== Actions to take ==
[1] Answer these questions from the passage on paradoxical thinking:
(a) What three things do the blind men take the elephant to be?
(b) In the quote attributed to Krishnamurti, what is called the highest form of intelligence?
(c) What do standardized education and testing frequently condition us to expect?
[2] Copy out the passage on paradoxical thinking starting with "This way of" and going on through "may each contain valid insight.", switching "dialectical thinking" to "dialogic thinking".

== Source document ==
------------------------------------------------------------------------

The parable of the Blind Men and the Elephant offers a powerful illustration of the limits of human perception. In the story, each blind man encounters a different part of the elephant and confidently proclaims the animal to be something else (a wall, a rope, a spear), mistaking a fragment of experience for the whole. The lesson is not that any one man is wrong, but that each is incomplete. Understanding deepens only when perspectives are shared and integrated, and the story warns us against the temptation to turn partial insight into absolute truth. 

This wisdom echoes in the words of Jiddu Krishnamurti, who observed that “the ability to observe without evaluating is the highest form of intelligence”, and in F. Scott Fitzgerald’s claim that a firstrate mind can hold opposing ideas simultaneously without losing its capacity to function. Together, these reflections suggest that intelligence and wisdom are not about certainty or simplicity, but about the capacity to live comfortably with ambiguity, contradiction, and paradox. 

This way of seeing is often called paradoxical thinking, the recognition that apparently opposing truths can coexist and even illuminate one another when held together. It is closely related to dialectical thinking, which moves beyond rigid “either/or” frameworks toward a more inclusive “both/and” understanding. Rather than choosing sides, it honors the possibility that multiple viewpoints may each contain valid insight. 

Creative and divergent thinking are grounded in this same capacity. Children often demonstrate it effortlessly, seeing possibilities adults overlook. As we age, however, standardized education and testing frequently condition us to expect singular correct answers to complex questions. In doing so, we may trade imagination for certainty, and curiosity for control.

------------------------------------------------------------------------

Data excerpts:

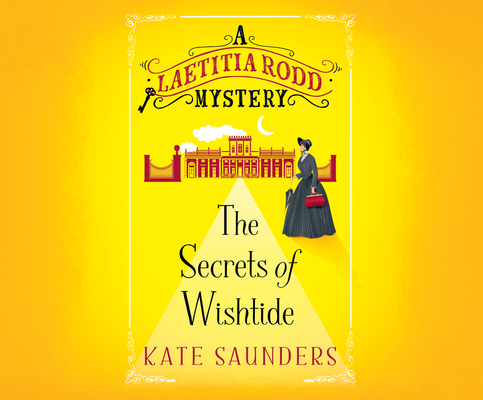 The Secrets of Wishtide (Laetitia Rodd Mystery #1)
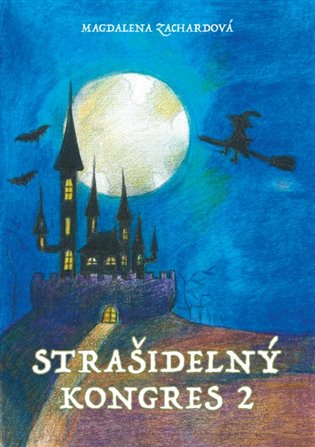 Strašidelný kongres 2 - Magdalena Zachardová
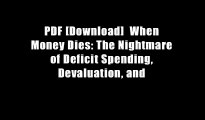 PDF [Download]  When Money Dies: The Nightmare of Deficit Spending, Devaluation, and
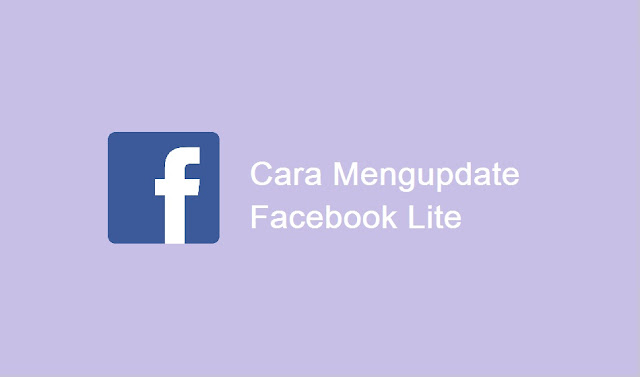 Cara mengupdate Facebook Lite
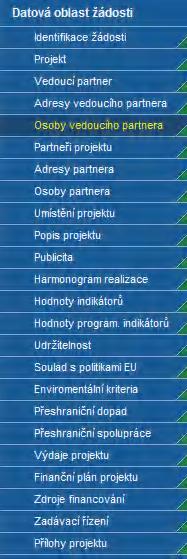 Osoby vedoucího partnera vyplnit Osobu zodpovědnou za řízení celého projektu a Statutárního zástupce (musí být vyplněny obě osoby, pokud se osoba shoduje, musí být vyplněna dvakrát) Telefon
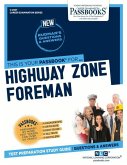 Highway Zone Foreman (C-2307): Passbooks Study Guide Volume 2307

------------------------------------------------------------------------

== Exercise answers ==
[1]
(a) A wall, a rope, a spear.
(b) The ability to observe without evaluating.
(c) Singular correct answers to complex questions.

[2]
This way of seeing is often called paradoxical thinking, the recognition that apparently opposing truths can coexist and even illuminate one another when held together. It is closely related to dialogic thinking, which moves beyond rigid “either/or” frameworks toward a more inclusive “both/and” understanding. Rather than choosing sides, it honors the possibility that multiple viewpoints may each contain valid insight.